現に、それだけで、ちょっと悔しいけど...
ほぼ完全に惚れちゃってたし。
でも.........それだけじゃない。』
「.........?」
『僕の作ったご飯、どうだった?』
「......え?」
『食べて...残念って思った?』
その問いに、めるは驚き、
花臣が覆いかぶさっているのを気にも止めず、
思いっきりに首を横に振る。
「何言ってるんですか!?
そんなこと思うわけないじゃないですか!
......あんなに温かい幸せなご飯を...
そんな...残念、なんて...
絶対にありえません!」
花臣は、そんなめるをちらりと見て、
本当に幸せそうにくすりと笑うと
まためるに身体を預ける。
『...............それが、
君をお嫁さんにしたいと思った
もう1つの理由だよ。』
「え?......え?
どういうこと、ですか?」
『僕と君は、幸せの基準が同じだ。

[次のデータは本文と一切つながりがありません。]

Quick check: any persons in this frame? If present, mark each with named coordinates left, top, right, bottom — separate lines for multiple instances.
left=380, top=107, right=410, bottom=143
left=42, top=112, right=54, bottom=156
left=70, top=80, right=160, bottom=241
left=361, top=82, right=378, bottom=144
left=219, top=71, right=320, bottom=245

』
「............あ...」
『ほとんどの人は、自分で料理が得意なんて言う、時環家三男の作る料理なんて...
一体どんな豪華で煌びやかなものがでてくるんだろう...
そう思って......勝手に期待をして、
あんな庶民的なものを出されたら
ガッカリするはずなんだ。
......現に、実際何度も色んな女性に
ガッカリされてきたしね。』
「.........」
『でも、君は......泣くほど喜んでくれた。
しかも、色んな人たちが僕にガッカリして、時に傷つけられる言葉を浴びせられてきた“それ”と同じご飯を食べて、逆に君は.........
おせじでも同情でもなんでもなく、
僕の夢を“叶えられるよ”って...
そう、言ってくれたんだ。』
「.........」
ゆっくりと、花臣の身体が離れて
めるを見下ろすかたちになると、
彼はとても困ったようにクシャッと笑う。
『...あんなの......ズルいよ...。